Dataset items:
# # # #
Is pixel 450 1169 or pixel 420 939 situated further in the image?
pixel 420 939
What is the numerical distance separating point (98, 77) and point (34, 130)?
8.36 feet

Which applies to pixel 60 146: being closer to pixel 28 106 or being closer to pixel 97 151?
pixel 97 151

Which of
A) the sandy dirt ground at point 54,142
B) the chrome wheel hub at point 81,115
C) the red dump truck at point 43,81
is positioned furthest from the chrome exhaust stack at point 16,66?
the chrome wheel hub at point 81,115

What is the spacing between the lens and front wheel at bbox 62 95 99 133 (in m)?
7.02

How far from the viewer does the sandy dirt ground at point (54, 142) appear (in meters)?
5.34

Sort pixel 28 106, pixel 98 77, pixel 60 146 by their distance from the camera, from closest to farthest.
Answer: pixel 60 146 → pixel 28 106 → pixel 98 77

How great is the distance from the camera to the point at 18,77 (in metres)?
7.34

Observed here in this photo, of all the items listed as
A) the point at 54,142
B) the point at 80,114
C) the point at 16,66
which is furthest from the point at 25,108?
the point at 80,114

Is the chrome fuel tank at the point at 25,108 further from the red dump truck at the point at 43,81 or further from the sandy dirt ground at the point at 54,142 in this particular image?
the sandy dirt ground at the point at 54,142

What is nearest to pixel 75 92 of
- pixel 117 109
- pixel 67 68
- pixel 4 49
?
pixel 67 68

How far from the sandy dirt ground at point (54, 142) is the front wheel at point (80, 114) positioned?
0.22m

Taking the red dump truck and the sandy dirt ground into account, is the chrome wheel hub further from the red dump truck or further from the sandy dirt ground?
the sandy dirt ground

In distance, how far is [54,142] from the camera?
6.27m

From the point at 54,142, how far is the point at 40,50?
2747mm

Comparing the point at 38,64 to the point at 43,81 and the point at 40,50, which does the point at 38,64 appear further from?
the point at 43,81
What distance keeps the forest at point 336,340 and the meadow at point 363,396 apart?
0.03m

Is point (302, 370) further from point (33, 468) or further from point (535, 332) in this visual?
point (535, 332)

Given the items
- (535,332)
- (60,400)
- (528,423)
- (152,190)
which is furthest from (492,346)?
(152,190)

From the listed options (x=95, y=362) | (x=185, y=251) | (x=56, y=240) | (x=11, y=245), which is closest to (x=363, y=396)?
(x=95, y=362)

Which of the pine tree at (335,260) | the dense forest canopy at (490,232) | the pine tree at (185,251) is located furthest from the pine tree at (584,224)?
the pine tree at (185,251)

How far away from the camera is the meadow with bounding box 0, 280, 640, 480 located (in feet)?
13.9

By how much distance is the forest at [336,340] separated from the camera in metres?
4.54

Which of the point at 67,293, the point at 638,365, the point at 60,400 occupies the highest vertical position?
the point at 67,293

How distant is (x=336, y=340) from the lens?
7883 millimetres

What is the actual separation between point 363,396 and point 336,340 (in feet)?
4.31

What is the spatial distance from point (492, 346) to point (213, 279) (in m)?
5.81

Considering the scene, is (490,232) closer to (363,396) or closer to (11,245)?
# # # #
Output the listing above word for word.

* Response to this exercise:
Is pixel 450 1169 or pixel 420 939 situated further in the image?
pixel 420 939
What is the numerical distance separating point (98, 77) and point (34, 130)?
8.36 feet

Which applies to pixel 60 146: being closer to pixel 28 106 or being closer to pixel 97 151?
pixel 97 151

Which of
A) the sandy dirt ground at point 54,142
B) the chrome wheel hub at point 81,115
C) the red dump truck at point 43,81
is positioned furthest from the chrome exhaust stack at point 16,66?
the chrome wheel hub at point 81,115

What is the spacing between the lens and front wheel at bbox 62 95 99 133 (in m)?
7.02

How far from the viewer does the sandy dirt ground at point (54, 142) appear (in meters)?
5.34

Sort pixel 28 106, pixel 98 77, pixel 60 146 by their distance from the camera, from closest to farthest.
Answer: pixel 60 146 → pixel 28 106 → pixel 98 77

How great is the distance from the camera to the point at 18,77 (in metres)?
7.34

Observed here in this photo, of all the items listed as
A) the point at 54,142
B) the point at 80,114
C) the point at 16,66
which is furthest from the point at 25,108?
the point at 80,114

Is the chrome fuel tank at the point at 25,108 further from the red dump truck at the point at 43,81 or further from the sandy dirt ground at the point at 54,142 in this particular image?
the sandy dirt ground at the point at 54,142

What is nearest to pixel 75 92 of
- pixel 117 109
- pixel 67 68
- pixel 4 49
?
pixel 67 68

How far from the sandy dirt ground at point (54, 142) is the front wheel at point (80, 114) positioned?
0.22m

Taking the red dump truck and the sandy dirt ground into account, is the chrome wheel hub further from the red dump truck or further from the sandy dirt ground?
the sandy dirt ground

In distance, how far is [54,142] from the camera?
6.27m

From the point at 54,142, how far is the point at 40,50?
2747mm

Comparing the point at 38,64 to the point at 43,81 and the point at 40,50, which does the point at 38,64 appear further from?
the point at 43,81
What distance keeps the forest at point 336,340 and the meadow at point 363,396 apart?
0.03m

Is point (302, 370) further from point (33, 468) or further from point (535, 332) in this visual?
point (535, 332)

Given the items
- (535,332)
- (60,400)
- (528,423)
- (152,190)
which is furthest from (492,346)?
(152,190)

From the listed options (x=95, y=362) | (x=185, y=251) | (x=56, y=240) | (x=11, y=245), which is closest to (x=363, y=396)?
(x=95, y=362)

Which of the pine tree at (335,260) | the dense forest canopy at (490,232) | the pine tree at (185,251) is located furthest from the pine tree at (584,224)?
the pine tree at (185,251)

How far away from the camera is the meadow with bounding box 0, 280, 640, 480 located (in feet)?
13.9

By how much distance is the forest at [336,340] separated from the camera in metres?
4.54

Which of the point at 67,293, the point at 638,365, the point at 60,400 occupies the highest vertical position?
the point at 67,293

How distant is (x=336, y=340) from the lens?
7883 millimetres

What is the actual separation between point 363,396 and point 336,340 (in feet)?
4.31

What is the spatial distance from point (492, 346) to point (213, 279) (in m)?
5.81

Considering the scene, is (490,232) closer to (363,396) or closer to (11,245)?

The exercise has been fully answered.